> **Work instructions**
Here are some records; quote them exactly, leaving out the pictures.

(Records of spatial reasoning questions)
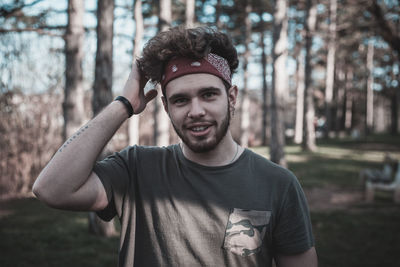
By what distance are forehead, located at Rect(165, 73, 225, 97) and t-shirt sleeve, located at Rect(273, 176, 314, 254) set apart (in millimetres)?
741

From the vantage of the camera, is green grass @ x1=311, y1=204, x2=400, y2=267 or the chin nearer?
the chin

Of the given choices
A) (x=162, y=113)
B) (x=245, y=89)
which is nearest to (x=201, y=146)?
(x=162, y=113)

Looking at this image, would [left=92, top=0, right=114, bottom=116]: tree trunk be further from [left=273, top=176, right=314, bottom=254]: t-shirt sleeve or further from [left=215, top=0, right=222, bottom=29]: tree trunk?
[left=215, top=0, right=222, bottom=29]: tree trunk

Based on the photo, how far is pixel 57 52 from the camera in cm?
835

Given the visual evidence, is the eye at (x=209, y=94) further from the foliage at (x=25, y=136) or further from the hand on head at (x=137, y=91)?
the foliage at (x=25, y=136)

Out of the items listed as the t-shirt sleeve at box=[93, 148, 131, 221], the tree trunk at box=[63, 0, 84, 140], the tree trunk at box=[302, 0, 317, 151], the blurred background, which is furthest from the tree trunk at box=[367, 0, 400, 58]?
the tree trunk at box=[302, 0, 317, 151]

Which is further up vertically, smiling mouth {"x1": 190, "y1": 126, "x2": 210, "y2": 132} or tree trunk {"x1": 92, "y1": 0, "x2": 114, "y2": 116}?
tree trunk {"x1": 92, "y1": 0, "x2": 114, "y2": 116}

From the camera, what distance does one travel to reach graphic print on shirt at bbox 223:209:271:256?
1.67 meters

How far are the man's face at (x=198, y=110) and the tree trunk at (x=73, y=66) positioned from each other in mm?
4629

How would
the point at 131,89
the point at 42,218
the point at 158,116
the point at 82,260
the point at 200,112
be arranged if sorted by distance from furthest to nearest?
1. the point at 158,116
2. the point at 42,218
3. the point at 82,260
4. the point at 131,89
5. the point at 200,112

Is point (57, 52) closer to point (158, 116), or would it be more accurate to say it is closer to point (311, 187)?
point (158, 116)

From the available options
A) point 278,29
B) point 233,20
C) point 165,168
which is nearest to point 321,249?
point 165,168

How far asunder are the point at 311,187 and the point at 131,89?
8544 mm

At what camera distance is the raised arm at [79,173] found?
156 centimetres
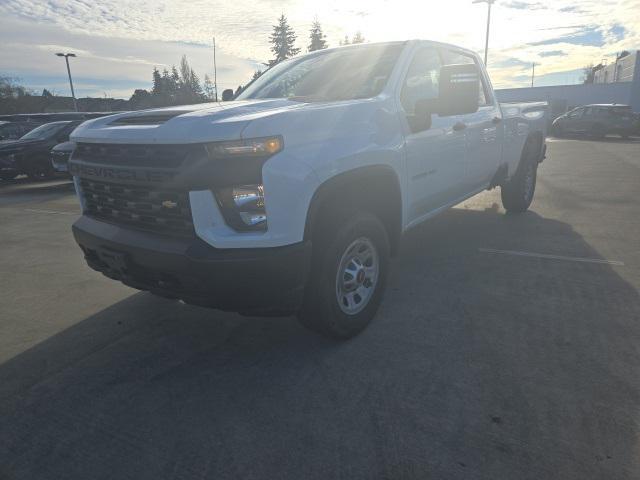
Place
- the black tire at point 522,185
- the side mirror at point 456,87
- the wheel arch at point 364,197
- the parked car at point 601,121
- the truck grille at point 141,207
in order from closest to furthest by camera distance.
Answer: the truck grille at point 141,207
the wheel arch at point 364,197
the side mirror at point 456,87
the black tire at point 522,185
the parked car at point 601,121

> **Exercise result**
By what distance are forehead, located at Rect(165, 73, 225, 97) and t-shirt sleeve, located at Rect(273, 176, 314, 254) set apart (in millimetres)?
741

From the vantage of the camera, is green grass @ x1=311, y1=204, x2=400, y2=267 or the chin nearer?
the chin

Of the given choices
A) (x=162, y=113)
B) (x=245, y=89)
which is nearest to (x=201, y=146)?
(x=162, y=113)

Looking at this image, would [left=92, top=0, right=114, bottom=116]: tree trunk be further from [left=273, top=176, right=314, bottom=254]: t-shirt sleeve or further from [left=215, top=0, right=222, bottom=29]: tree trunk?
[left=215, top=0, right=222, bottom=29]: tree trunk

Based on the photo, how far is pixel 57 52 from the camera in cm?
835

Given the visual evidence, is the eye at (x=209, y=94) further from the foliage at (x=25, y=136) or further from the hand on head at (x=137, y=91)?
the foliage at (x=25, y=136)

Out of the items listed as the t-shirt sleeve at box=[93, 148, 131, 221], the tree trunk at box=[63, 0, 84, 140], the tree trunk at box=[302, 0, 317, 151], the blurred background, which is furthest from the tree trunk at box=[367, 0, 400, 58]?
the tree trunk at box=[302, 0, 317, 151]

Which is further up vertically, smiling mouth {"x1": 190, "y1": 126, "x2": 210, "y2": 132} or tree trunk {"x1": 92, "y1": 0, "x2": 114, "y2": 116}?
tree trunk {"x1": 92, "y1": 0, "x2": 114, "y2": 116}

From the camera, what distance does one travel to reach graphic print on shirt at bbox 223:209:271:256?
1.67 meters

How far are the man's face at (x=198, y=110) and the tree trunk at (x=73, y=66) positioned from each other in mm?
4629

How would
the point at 131,89
the point at 42,218
the point at 158,116
the point at 82,260
the point at 200,112
be arranged if sorted by distance from furthest to nearest?
1. the point at 158,116
2. the point at 42,218
3. the point at 82,260
4. the point at 131,89
5. the point at 200,112

Is point (57, 52) closer to point (158, 116), or would it be more accurate to say it is closer to point (311, 187)?
point (158, 116)

From the available options
A) point 278,29
B) point 233,20
C) point 165,168
which is nearest to point 321,249?
point 165,168

How far asunder are the point at 311,187 and the point at 131,89?
8544 mm

At what camera distance is the raised arm at [79,173] found?
156 centimetres
Place
- the black tire at point 522,185
- the side mirror at point 456,87
- the wheel arch at point 364,197
- the parked car at point 601,121
- the truck grille at point 141,207
in order from closest to furthest by camera distance.
Answer: the truck grille at point 141,207
the wheel arch at point 364,197
the side mirror at point 456,87
the black tire at point 522,185
the parked car at point 601,121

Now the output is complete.